··· Passage ···
I've been reading about air intakes on here and wasn't impressed by the Mina design, since its just a slap-on cone filter and would undoubtedly draw in hot air from the engine bay. I was impressed by workoutman0011's intake setup (which basically replaces all plastic intake tubes with intercooler-style metal piping, and bypasses the box to the wheel well where a cone filter is located).

I was ready to order in a 90* 3'' pipe and 75*3'' pipe to get this setup going, but in the end decided on a different direction. My two reasons for this:

1. I really didnt want to use metal tubing for the air intake. Temperatures are hot as it is, even hotter under the hood of an XKR with the supercharger sitting in there. I've installed numerous intakes to clients back when I used to PCM tune in the domestic circles, and IAT's are always higher on metal piping intakes, regardless if powdercoated or otherwise treated.
··· Records supplied ···
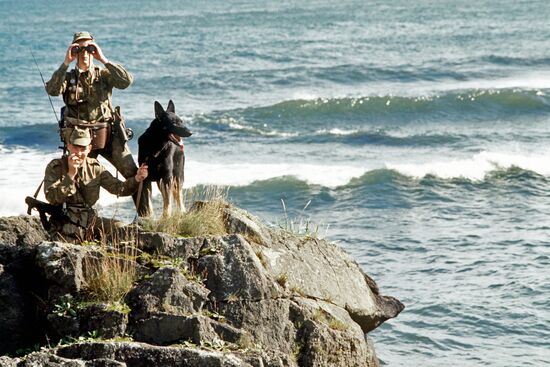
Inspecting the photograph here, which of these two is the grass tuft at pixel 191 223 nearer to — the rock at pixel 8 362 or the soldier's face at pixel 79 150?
the soldier's face at pixel 79 150

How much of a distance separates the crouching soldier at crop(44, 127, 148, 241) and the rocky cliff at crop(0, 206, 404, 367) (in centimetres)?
46

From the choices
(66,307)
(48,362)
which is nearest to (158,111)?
(66,307)

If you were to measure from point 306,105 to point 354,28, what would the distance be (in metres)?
24.2

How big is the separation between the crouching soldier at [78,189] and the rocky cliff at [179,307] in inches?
17.9

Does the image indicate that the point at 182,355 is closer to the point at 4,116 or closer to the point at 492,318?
the point at 492,318

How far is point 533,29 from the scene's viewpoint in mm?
55188

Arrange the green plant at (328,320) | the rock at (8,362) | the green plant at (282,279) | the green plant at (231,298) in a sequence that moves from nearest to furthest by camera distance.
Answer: the rock at (8,362), the green plant at (231,298), the green plant at (328,320), the green plant at (282,279)

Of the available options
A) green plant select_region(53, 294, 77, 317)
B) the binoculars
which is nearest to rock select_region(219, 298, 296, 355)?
green plant select_region(53, 294, 77, 317)

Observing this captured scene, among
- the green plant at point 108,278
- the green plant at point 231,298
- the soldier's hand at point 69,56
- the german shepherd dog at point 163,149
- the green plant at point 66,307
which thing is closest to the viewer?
the green plant at point 66,307

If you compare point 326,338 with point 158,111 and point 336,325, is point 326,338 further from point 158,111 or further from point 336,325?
point 158,111

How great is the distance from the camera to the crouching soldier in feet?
35.1

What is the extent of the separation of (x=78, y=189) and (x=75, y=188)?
0.12ft

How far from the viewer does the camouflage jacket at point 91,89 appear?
A: 448 inches

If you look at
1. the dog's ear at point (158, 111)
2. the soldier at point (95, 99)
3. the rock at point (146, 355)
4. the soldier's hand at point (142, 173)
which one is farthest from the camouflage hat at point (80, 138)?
the rock at point (146, 355)
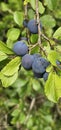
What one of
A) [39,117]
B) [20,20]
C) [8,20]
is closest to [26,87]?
[39,117]

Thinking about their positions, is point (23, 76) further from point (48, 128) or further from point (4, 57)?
point (4, 57)

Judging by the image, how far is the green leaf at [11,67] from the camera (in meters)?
0.99

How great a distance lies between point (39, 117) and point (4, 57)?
3.26ft

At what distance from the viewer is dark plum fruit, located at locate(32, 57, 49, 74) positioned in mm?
935

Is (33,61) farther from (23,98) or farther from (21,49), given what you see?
(23,98)

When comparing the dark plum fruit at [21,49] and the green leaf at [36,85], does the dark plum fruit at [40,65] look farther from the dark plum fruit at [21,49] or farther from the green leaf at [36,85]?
the green leaf at [36,85]

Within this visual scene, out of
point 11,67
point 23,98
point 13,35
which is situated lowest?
point 23,98

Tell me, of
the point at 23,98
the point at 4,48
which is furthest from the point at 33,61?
the point at 23,98

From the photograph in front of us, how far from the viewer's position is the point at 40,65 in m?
0.93

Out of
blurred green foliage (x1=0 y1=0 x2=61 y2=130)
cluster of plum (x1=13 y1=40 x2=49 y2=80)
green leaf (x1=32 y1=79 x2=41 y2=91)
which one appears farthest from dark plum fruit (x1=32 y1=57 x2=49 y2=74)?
green leaf (x1=32 y1=79 x2=41 y2=91)

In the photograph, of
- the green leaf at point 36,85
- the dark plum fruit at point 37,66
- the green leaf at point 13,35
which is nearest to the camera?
the dark plum fruit at point 37,66

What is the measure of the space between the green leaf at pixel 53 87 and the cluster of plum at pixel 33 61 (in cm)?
3

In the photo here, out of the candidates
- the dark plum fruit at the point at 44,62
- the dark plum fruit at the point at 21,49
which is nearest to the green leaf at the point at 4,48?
the dark plum fruit at the point at 21,49

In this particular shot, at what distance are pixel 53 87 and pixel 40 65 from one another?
76 mm
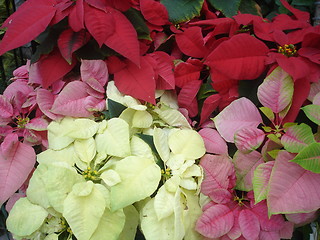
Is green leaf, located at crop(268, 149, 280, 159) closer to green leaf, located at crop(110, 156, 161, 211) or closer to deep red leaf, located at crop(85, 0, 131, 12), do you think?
green leaf, located at crop(110, 156, 161, 211)

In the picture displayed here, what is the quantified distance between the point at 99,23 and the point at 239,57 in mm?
312

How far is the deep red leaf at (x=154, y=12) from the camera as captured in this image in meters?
0.90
···
Required task 1 =
List every part or location named inside the parentheses that describe workoutman0011's setup in the air intake post.
Required task 2 =
Using the air intake post, decide whether each statement agrees with it. Answer yes or no for each, and quote the words that settle it.
(a) The writer went ahead and ordered the 90* and 75* pipes for the setup.
(b) The writer has installed intakes for clients in the past.
(c) The writer believes powdercoating keeps metal piping intakes from running higher IATs.
Required task 3 =
Print the air intake post from "I've been reading" down to "filter is located).", keeping every word and character unchanged.

Task solution 1 =
plastic intake tubes
intercooler-style metal piping
the box
the wheel well
a cone filter

Task solution 2 =
(a) No: "but in the end decided on a different direction."
(b) Yes: "I've installed numerous intakes to clients back when I used to PCM tune in the domestic circles"
(c) No: "IAT's are always higher on metal piping intakes, regardless if powdercoated or otherwise treated."

Task solution 3 =
I've been reading about air intakes on here and wasn't impressed by the Mina design, since its just a slap-on cone filter and would undoubtedly draw in hot air from the engine bay. I was impressed by workoutman0011's intake setup (which basically replaces all plastic intake tubes with intercooler-style metal piping, and bypasses the box to the wheel well where a cone filter is located).